# [Study text]
━━━━━━━━━━

Today we are releasing the most epic cat video ever created. Anything you want in a cat video is happening here, somewhere. It’s two hours, in 360º three dimensional virtual reality, that anyone can experience on their phone or computer.
Check it out at thecatquarium.com — load it on your phone’s YouTube app and move the phone around you. (If it doesn’t work, try these tips.) It’s like you’re in a bowl full of cats.
Then share it!!! Tell your friends! We want this video to go far and wide!
Then come on back here to learn how we did it. (Note that this post gets technical at times, but if you skip over the technical stuff you’ll still get a lot of the gist of it.)
Virtual reality is a powerful tool to create empathy and tell new stories. It’s also a great way to transport people into a different reality, and one of the most powerful ways to experience a place is to sit and observe.
The video encourages quiet observation. Watch a cat or a human, experience them, and be in the room with them. See how they interact with their environment. Let the sound of the environment wash over you. You’re somewhere else.
Not everybody has access to a cat café. Many of us, myself included, have allergies. This café is accessible to all and hypoallergenic.
My next few VR projects will dive deeply into the core of the human experience. This one dives shallowly and broadly.
“Hey Dave,” I said. Dave is one of the founders of KitTea, the San Francisco cat cafe which is around the corner from my apartment.
“Can we make a virtual reality cat video in KitTea?”
So how did you do it?
First some numbers, because I love numbers: this video was shot with 12 GoPros, each filming for 2hr15min at 60fps, creating 1.2 terabytes (that’s 1200 gigabytes) of source material. I then stitched the video with four computers, for over 10 computer-weeks(!!), into a 360º video. At its biggest size the video took up 7.5 terabytes. That is bigger than the size of the entire Library of Congress. Cats take up a lot of pixels.
A standard 360º capture requires a ring of cameras, with a good deal of overlap in the images that gets stitched together in software. Here’s one example rig with 4-5 cameras, and here’s the Ricoh Theta, which makes do with only two capturing at greater than 180º.

━━━━━━━━━━

# [Data section]

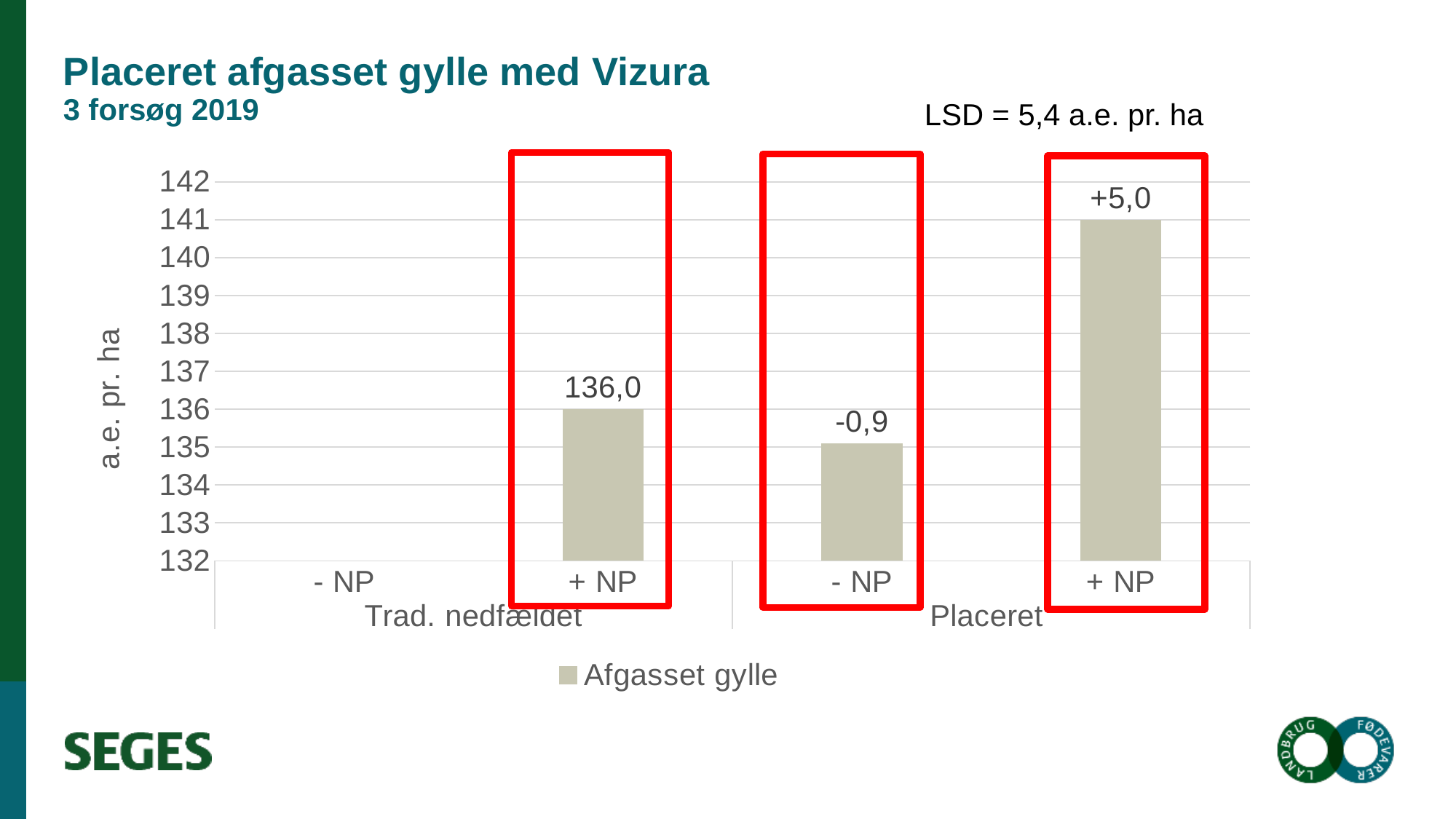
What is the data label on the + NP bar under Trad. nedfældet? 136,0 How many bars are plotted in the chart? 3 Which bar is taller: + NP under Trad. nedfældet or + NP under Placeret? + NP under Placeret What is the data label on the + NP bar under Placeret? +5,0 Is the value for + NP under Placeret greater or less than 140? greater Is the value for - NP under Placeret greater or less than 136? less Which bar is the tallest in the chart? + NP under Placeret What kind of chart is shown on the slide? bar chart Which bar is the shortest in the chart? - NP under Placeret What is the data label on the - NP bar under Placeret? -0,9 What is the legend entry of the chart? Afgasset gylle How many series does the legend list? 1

━━━━━━━━━━

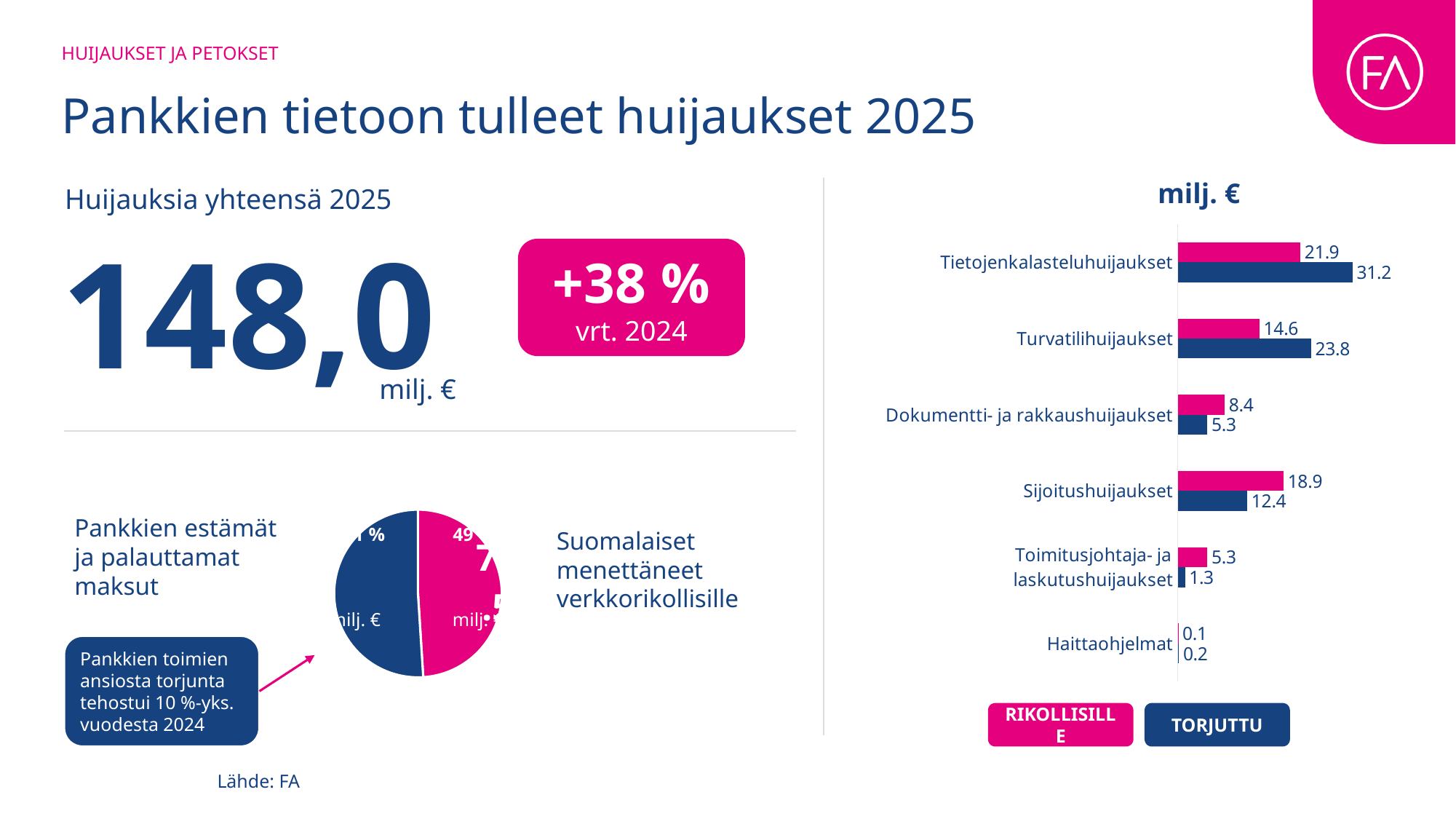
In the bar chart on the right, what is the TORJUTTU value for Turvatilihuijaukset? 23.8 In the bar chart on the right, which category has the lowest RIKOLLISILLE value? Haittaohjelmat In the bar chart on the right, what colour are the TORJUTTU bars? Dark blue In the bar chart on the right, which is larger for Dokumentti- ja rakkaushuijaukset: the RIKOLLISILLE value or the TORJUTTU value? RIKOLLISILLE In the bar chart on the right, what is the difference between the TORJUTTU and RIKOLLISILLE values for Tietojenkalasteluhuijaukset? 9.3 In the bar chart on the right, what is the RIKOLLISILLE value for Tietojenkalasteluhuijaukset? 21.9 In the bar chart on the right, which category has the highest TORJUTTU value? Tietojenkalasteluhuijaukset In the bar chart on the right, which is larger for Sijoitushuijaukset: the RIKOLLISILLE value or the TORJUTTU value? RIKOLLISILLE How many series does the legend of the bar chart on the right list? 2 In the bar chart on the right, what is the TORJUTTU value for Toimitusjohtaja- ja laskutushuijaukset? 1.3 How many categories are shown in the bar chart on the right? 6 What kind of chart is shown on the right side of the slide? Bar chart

━━━━━━━━━━

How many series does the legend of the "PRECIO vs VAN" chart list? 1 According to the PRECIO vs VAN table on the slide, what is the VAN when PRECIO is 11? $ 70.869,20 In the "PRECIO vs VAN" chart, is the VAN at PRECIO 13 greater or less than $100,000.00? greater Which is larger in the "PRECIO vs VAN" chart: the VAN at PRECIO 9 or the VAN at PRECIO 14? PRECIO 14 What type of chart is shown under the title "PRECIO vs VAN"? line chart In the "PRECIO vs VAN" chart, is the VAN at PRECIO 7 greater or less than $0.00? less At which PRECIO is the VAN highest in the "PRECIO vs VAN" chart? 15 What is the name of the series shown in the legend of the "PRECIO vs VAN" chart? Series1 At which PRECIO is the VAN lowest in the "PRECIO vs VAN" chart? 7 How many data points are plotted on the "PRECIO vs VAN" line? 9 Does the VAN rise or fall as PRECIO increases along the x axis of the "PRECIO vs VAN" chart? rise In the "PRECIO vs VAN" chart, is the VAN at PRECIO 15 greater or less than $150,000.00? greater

━━━━━━━━━━

# [Work request]
Carry the post about filming the 360º cat café video forward from its final sentence.

# [Response]
To capture 3D, you need to create not just one panorma, but two — one for the left eye and one for the right. These two panoramas are separated by the standard inter-ocular distance, meaning the average distance between two standard human eyes. Ideally, this means that whichever direction a person looks, we’ve got a simulated left-eye perspective and a simulated right-eye perspective.
(In the real world, it’s not this perfect. The farther away the lenses are from the center of the camera, the more parallax you get and the greater the stitching errors are. You can see a ton of stitching errors in our video, which look like wormholes the cats walk in and out of, spaced in regular vertical lines. For a great discussion about stereo in VR on a great VR blog, check out Elevr | Stereo Polygons.)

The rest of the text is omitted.